部品を設計するエンジニアは、その部品がどう組み込まれて、どのように力がかかり、どのくらいの温度にさらされて使われるかを考えて設計するわけだが、当然、材料の特性と、成形加工のことを知り抜いて図面を引かなくてはならない。特に樹脂部品の場合、成形加工のノウハウは金型設計のノウハウでもあり、設計ノウハウとは表裏一体である。
本資料は、樹脂部品の射出成形に関する基礎的な設計ノウハウを図解とともに簡潔に説明した解説書である。少量短納期の射出成形、肉厚設計と肉抜きの重要性、反りを避ける方法、置き駒の効果、ゲートの最適な位置など、多くのトピックスを扱っている。初めて樹脂部品を扱うエンジニアはもちろんのこと、すでに普段の業務で設計・製造にかかわるエンジニアも知識の棚卸しをするのに役立つだろう。ほかにも、今設計している部品が本資料の各項目に関係することがないかチェックすることをお勧めしたい。

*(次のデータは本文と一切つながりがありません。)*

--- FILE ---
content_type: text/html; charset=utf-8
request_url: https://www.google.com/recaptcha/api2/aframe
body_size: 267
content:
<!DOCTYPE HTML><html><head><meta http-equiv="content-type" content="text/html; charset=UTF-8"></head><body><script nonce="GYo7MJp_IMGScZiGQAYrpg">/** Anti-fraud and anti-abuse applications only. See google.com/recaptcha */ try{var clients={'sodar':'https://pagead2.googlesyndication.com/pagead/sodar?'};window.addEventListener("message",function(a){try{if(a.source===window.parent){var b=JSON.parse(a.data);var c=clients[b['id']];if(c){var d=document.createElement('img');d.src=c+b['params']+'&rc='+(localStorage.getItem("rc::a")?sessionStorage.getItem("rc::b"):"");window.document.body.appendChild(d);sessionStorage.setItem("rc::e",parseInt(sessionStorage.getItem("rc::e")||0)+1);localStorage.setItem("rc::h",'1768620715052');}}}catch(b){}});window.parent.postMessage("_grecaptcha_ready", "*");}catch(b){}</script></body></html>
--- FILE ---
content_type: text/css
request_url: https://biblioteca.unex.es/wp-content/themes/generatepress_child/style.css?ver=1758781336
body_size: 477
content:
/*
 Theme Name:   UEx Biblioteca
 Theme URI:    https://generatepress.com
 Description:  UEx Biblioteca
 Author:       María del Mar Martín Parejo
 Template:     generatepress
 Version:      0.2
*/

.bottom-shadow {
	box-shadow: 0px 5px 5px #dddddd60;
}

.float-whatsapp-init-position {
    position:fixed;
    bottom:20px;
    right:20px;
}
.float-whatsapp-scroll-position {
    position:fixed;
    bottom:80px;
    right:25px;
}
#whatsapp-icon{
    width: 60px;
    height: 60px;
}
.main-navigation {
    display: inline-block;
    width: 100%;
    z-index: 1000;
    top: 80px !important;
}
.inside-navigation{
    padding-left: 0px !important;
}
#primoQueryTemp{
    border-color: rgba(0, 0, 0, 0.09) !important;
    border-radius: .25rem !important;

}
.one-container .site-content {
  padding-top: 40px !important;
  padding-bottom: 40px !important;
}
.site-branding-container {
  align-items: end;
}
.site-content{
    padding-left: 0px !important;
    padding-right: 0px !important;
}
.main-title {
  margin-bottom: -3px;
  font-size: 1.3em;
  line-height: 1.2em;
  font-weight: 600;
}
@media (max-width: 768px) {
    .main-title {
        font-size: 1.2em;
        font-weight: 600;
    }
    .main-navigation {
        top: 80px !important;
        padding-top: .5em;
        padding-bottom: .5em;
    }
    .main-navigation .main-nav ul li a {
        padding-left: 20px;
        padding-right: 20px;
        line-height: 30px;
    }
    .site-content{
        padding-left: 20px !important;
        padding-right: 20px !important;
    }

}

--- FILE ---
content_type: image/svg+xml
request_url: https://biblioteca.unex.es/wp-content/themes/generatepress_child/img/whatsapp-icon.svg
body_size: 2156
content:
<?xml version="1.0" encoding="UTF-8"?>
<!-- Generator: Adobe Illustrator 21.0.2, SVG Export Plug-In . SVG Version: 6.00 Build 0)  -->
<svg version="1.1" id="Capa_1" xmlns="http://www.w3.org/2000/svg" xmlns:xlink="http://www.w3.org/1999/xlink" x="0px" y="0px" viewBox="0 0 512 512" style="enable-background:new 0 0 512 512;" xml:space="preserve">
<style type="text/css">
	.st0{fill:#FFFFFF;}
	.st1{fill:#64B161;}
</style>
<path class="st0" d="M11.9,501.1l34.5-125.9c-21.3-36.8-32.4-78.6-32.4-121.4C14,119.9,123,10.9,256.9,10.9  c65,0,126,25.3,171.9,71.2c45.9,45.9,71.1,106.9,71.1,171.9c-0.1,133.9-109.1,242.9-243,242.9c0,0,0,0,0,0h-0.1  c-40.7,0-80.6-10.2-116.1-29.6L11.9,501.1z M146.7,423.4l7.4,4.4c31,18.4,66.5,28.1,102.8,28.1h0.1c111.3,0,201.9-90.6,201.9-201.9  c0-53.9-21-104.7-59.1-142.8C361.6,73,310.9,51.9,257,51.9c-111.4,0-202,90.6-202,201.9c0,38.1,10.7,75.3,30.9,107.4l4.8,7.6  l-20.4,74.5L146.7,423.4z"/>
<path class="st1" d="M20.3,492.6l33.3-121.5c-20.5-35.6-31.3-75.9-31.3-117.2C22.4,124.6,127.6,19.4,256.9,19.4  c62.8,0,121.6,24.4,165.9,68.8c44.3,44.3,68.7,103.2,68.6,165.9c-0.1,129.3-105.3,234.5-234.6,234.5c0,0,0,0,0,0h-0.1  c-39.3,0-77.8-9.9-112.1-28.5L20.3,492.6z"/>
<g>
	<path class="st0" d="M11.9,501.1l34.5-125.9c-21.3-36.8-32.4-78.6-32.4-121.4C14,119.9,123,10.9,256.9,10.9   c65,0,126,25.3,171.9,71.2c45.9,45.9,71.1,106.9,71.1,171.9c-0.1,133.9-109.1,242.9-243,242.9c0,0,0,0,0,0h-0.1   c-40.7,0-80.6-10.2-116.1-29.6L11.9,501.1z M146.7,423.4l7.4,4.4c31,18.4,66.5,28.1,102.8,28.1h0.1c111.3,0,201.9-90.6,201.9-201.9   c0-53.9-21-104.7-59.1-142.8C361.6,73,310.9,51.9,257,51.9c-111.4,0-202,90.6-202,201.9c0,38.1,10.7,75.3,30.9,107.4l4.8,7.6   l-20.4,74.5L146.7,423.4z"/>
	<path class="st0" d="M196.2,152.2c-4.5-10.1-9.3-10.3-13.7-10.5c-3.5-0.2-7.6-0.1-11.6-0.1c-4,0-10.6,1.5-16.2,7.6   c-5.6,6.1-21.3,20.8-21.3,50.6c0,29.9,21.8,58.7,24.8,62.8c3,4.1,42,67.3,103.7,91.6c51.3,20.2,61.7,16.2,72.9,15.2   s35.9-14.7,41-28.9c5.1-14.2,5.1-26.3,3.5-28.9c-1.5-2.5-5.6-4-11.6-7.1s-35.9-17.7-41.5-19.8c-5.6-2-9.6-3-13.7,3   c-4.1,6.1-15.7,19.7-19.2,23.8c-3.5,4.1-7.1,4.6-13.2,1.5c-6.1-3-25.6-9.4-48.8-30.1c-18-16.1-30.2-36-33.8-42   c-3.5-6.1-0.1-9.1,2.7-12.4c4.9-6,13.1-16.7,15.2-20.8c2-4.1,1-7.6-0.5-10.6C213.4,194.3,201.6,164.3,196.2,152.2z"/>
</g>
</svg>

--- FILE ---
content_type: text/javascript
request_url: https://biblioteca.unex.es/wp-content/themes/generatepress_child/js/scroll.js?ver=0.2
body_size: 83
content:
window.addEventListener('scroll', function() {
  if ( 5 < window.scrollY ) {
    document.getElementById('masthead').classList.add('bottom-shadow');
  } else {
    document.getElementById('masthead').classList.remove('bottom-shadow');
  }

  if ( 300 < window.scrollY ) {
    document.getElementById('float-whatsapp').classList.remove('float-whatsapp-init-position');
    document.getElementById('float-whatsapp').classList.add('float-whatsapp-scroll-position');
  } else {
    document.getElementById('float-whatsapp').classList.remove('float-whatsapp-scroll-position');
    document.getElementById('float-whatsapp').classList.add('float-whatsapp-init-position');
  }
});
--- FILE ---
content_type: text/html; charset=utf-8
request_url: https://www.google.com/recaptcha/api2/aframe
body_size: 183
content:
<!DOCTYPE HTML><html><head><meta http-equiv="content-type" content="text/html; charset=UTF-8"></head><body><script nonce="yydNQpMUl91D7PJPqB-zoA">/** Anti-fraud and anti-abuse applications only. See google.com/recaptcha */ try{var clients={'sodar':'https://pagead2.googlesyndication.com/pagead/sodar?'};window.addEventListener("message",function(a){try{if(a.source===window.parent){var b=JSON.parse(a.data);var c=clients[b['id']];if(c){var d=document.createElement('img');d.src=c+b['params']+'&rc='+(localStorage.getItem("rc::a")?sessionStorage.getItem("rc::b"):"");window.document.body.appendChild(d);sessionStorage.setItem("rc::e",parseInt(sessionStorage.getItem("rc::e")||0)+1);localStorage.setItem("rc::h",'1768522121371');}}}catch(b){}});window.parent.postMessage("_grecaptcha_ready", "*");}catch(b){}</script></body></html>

試作部品は発注から納品まで短期間で行う必要があり、発注元である開発部門と受注先である試作会社の間では、ネットなどを通じてCADデータをやり取りしながらすぐさま進めなければならない。そのためにも、設計部門と試作部門の間で素早い意思疎通が求められ、このようなクイックリファレンスガイドは貴重である。